Le canton n° 10 (Pays de Serres Sud-Quercy) comprend les communes suivantes : Belvèze, Bouloc, Cazes-Mondenard, Durfort-Lacapelette, Fauroux, Labarthe, Lacour, Lafrançaise, Lauzerte, Miramont-de-Quercy, Montagudet, Montaigu-de-Quercy, Montbarla, Puycornet, Roquecor, Saint-Amans-de-Pellagal, Saint-Amans-du-Pech, Saint-Beauzeil, Sainte-Juliette, Sauveterre, Touffailles, Tréjouls, Valeilles, Vazerac.
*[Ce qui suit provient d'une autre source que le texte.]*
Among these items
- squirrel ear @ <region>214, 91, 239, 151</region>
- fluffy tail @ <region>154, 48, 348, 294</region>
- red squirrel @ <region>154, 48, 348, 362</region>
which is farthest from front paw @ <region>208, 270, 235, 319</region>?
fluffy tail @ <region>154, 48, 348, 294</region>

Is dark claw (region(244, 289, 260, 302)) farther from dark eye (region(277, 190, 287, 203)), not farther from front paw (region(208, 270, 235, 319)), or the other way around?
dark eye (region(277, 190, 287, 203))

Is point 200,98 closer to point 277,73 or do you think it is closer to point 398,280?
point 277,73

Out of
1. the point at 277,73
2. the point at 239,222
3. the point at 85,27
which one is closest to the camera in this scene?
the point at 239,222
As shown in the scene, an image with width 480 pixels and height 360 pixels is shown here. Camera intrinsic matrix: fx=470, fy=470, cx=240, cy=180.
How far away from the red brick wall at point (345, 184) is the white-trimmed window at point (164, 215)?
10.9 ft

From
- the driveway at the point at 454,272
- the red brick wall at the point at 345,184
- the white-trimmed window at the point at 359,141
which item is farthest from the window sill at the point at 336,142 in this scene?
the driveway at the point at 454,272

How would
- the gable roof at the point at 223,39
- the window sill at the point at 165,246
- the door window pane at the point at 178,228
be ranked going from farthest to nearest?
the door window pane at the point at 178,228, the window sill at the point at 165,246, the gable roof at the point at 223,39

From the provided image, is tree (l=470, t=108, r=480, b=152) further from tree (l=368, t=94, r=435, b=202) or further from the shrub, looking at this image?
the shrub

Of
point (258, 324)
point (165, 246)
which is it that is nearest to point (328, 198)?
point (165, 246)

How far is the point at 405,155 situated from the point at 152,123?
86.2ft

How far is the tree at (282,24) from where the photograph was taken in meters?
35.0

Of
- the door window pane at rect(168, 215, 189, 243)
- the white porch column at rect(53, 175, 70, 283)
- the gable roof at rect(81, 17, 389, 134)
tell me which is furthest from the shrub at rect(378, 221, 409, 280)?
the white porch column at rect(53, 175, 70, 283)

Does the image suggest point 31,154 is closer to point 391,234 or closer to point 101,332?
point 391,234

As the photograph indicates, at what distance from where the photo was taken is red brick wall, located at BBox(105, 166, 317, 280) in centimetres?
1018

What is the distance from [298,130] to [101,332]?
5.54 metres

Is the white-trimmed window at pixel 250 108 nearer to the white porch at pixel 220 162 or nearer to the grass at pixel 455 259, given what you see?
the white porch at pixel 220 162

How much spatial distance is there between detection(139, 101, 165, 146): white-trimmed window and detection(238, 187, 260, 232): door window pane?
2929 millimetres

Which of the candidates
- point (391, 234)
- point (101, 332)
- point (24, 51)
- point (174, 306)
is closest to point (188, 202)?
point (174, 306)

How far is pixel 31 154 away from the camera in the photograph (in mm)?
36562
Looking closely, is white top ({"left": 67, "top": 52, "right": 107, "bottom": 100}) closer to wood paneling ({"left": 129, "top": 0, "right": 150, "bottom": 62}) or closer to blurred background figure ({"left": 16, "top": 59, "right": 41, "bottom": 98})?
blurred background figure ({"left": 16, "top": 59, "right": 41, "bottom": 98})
Le bureau centralisateur de ce canton est le bureau centralisateur de la commune de Lafrançaise.

Article 12

Le canton n° 11 (Quercy-Aveyron) comprend les communes suivantes : Albias, Auty, Cayrac, L'Honor-de-Cos, Lamothe-Capdeville, Mirabel, Molières, Montalzat, Montastruc, Montfermier, Montpezat-de-Quercy, Piquecos, Réalville, Saint-Vincent, Villemade.

Le bureau centralisateur de ce canton est le bureau centralisateur de la commune d'Albias.

Article 13

Le canton n° 12 (Quercy-Rouergue) comprend les communes suivantes : Castanet, Caylus, Cayriech, Cazals, Espinas, Féneyrols, Ginals, Labastide-de-Penne, Lacapelle-Livron, Laguépie, Lapenche, Lavaurette, Loze, Monteils, Mouillac, Parisot, Puylagarde, Puylaroque, Saint-Antonin-Noble-Val, Saint-Cirq, Saint-Georges, Saint-Projet, Septfonds, Varen, Verfeil.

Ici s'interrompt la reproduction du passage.